[Excerto do texto]:
Dulce Maria Cardoso, provavelmente a mais importante escritora da sua geração, publica "O Retorno", o primeiro caso sério de reflexão literária sobre os 500 mil retornados que aterraram em Portugal em 1975. Embora a escritora, vinda de Angola, fosse um deles, isto não é "um ajuste de contas" com o passado. Mas talvez seja um ajuste de contas com a obra dela.

Dulce Maria Cardoso (n. 1964) é, provavelmente, a mais importante escritora da sua geração. Autora de três romances (o quarto, "O Retorno", vai hoje para as livrarias) e de uma antologia de contos ("Até Nós", ASA, 2008), as suas obras estão publicadas em mais de uma dezena de países e em línguas como o grego, o búlgaro, o servo-croata, o neerlandês, entre outras mais comuns. Com elogiosas referências na imprensa internacional, em publicações como a francesa "Lire", por exemplo, tem recebido igualmente a atenção de autores estrangeiros (incluindo académicos), tendo sido eleita "Key Note Speaker" no Congresso Europeu de Escritores, realizado em Bruxelas em 2010. Estranhamente (ou talvez não), a receptividade da crítica e do público em Portugal tem sido pouco mais do que modesta, apesar de o seu último livro, "O Chão dos Pardais" (ASA, 2009), ter recebido o Prémio Pen Club e ter sido finalista do Prémio APE para o melhor romance. Anteriormente, "Os Meus Sentimentos" (ASA, 2005) fora já distinguido com o Prémio da União Europeia para a Literatura, entre concorrentes de todos os países membros.

[Dados fornecidos]:
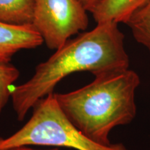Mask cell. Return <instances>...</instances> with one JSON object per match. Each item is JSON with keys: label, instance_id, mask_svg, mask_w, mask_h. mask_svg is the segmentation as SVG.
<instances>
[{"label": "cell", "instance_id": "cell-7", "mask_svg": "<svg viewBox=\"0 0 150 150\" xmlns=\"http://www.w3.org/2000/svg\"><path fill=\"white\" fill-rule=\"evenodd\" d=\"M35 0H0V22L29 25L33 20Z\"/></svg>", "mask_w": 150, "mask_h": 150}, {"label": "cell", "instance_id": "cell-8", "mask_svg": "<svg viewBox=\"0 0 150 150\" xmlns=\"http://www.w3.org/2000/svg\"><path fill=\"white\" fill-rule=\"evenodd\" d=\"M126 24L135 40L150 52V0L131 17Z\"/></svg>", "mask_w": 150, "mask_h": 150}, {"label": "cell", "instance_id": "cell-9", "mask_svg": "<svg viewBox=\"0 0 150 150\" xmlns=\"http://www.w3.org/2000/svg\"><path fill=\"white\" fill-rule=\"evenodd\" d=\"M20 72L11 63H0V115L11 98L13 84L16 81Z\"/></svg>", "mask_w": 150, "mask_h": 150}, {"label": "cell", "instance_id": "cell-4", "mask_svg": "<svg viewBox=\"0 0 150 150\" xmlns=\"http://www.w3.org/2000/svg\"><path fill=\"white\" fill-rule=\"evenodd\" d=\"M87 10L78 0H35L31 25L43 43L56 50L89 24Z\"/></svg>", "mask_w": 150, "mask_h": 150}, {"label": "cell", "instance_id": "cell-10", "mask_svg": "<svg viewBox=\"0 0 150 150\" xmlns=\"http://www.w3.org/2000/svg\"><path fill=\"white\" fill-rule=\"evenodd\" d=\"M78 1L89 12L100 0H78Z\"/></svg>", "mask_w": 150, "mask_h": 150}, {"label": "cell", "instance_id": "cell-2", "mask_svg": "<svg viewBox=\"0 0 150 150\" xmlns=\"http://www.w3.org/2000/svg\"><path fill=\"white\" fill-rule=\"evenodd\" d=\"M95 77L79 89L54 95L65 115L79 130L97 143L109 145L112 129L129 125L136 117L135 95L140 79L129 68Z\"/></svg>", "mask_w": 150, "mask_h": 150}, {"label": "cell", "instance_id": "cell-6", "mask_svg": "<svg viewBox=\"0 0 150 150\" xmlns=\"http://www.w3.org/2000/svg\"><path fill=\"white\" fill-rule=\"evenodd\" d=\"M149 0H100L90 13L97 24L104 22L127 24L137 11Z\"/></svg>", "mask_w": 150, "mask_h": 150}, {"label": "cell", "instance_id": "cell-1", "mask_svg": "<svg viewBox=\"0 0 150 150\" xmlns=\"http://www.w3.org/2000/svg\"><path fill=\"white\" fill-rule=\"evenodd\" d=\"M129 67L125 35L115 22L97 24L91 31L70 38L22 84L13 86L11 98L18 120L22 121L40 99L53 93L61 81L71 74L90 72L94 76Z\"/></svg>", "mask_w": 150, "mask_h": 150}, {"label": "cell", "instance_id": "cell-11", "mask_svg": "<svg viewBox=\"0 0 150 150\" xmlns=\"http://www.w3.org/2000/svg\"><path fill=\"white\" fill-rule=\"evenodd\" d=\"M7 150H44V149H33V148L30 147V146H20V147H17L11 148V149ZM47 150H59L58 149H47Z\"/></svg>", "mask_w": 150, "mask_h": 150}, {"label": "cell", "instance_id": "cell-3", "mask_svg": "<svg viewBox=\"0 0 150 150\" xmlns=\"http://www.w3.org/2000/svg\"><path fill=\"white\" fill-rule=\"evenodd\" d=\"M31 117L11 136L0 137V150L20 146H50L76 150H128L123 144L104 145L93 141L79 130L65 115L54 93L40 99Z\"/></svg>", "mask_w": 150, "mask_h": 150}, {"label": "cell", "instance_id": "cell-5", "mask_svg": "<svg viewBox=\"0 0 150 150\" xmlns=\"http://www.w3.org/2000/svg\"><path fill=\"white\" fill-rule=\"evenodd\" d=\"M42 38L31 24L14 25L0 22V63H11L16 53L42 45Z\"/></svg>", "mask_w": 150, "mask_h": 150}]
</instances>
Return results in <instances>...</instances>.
--
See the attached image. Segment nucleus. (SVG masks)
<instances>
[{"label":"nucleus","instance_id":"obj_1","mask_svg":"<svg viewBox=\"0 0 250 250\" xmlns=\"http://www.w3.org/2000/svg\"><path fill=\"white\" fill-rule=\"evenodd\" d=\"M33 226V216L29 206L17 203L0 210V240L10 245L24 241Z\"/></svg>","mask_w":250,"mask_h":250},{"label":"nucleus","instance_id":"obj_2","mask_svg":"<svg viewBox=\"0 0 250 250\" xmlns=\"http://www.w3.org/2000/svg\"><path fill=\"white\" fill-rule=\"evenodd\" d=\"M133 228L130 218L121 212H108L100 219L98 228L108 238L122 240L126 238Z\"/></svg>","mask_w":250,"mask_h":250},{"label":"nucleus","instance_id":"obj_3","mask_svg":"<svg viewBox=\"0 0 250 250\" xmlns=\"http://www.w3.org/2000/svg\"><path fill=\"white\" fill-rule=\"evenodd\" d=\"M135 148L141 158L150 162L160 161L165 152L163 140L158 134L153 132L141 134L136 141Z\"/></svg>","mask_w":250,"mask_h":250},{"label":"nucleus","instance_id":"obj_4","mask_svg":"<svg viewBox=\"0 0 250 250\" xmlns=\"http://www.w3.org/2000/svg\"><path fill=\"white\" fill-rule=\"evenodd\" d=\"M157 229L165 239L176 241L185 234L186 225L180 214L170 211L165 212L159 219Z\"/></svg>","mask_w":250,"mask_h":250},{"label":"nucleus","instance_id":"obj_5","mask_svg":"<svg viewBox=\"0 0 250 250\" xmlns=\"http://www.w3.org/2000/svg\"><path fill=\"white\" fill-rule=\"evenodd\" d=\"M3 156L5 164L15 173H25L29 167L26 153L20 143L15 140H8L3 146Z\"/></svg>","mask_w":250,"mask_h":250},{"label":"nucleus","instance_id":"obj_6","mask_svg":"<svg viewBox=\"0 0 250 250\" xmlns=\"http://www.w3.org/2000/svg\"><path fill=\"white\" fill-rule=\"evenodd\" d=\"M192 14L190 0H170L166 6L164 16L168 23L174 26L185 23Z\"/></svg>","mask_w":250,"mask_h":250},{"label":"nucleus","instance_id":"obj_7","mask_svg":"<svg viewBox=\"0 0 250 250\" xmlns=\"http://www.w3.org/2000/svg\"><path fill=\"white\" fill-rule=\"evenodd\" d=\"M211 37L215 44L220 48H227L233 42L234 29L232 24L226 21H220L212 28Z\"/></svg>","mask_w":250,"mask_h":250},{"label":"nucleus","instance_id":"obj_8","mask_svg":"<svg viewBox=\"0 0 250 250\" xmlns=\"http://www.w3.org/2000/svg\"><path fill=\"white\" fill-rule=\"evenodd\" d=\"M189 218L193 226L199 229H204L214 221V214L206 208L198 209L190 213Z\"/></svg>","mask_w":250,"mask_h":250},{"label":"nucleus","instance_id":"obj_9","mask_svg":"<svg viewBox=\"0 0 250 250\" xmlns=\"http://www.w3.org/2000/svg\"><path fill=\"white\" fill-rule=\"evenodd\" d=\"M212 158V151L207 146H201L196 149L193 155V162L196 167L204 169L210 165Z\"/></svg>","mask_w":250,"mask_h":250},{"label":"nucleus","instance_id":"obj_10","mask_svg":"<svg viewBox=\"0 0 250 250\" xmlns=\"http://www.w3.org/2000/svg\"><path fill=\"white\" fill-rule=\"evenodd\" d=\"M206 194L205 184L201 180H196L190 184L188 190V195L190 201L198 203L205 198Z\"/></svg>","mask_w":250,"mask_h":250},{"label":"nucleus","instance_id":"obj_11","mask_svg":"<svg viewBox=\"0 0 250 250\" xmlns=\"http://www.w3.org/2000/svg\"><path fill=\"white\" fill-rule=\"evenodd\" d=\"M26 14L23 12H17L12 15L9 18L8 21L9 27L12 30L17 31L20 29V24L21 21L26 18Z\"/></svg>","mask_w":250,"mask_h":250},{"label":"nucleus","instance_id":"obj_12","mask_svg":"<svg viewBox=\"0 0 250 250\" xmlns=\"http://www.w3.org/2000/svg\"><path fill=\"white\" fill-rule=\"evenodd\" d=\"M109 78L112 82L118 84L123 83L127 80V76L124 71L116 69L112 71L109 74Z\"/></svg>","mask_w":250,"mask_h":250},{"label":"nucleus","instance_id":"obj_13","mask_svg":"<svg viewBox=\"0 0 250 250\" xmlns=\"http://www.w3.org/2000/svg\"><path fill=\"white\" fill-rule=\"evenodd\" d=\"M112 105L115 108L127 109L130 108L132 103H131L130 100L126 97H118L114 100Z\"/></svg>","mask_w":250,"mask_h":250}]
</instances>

[Exercício breve A]:
Enumere todos os títulos de livros de Dulce Maria Cardoso referidos no texto sobre a escritora.
[Exercício breve B]:
Retome o texto sobre Dulce Maria Cardoso logo a seguir à última frase apresentada.

[Resposta A]:
"O Retorno", "Até Nós", "O Chão dos Pardais", "Os Meus Sentimentos"

[Resposta B]:
Em "O Retorno", Dulce Maria Cardoso traz pela primeira vez para a literatura portuguesa a reflexão séria sobre o tema da tragédia das dezenas de milhar de retornados que foram alojados em hotéis e pensões de Lisboa e arredores aquando da "ponte aérea" de Luanda, em 1975 - tragédia que a autora e a família também viveram. Mas este romance não é, longe disso, um "ajuste de contas" com um passado doloroso, não há bons nem maus no livro, é antes uma narração terna (por vezes desapiedada, outras vezes bem humorada) feita pela voz de um rapaz de 15/16 anos que foi obrigado, com a mãe e a irmã, a viver de maneira bizarra num hotel de cinco estrelas no Estoril, no meio de famílias de retornados completamente na miséria, e que espera o regresso de Angola de um pai que tarda em chegar.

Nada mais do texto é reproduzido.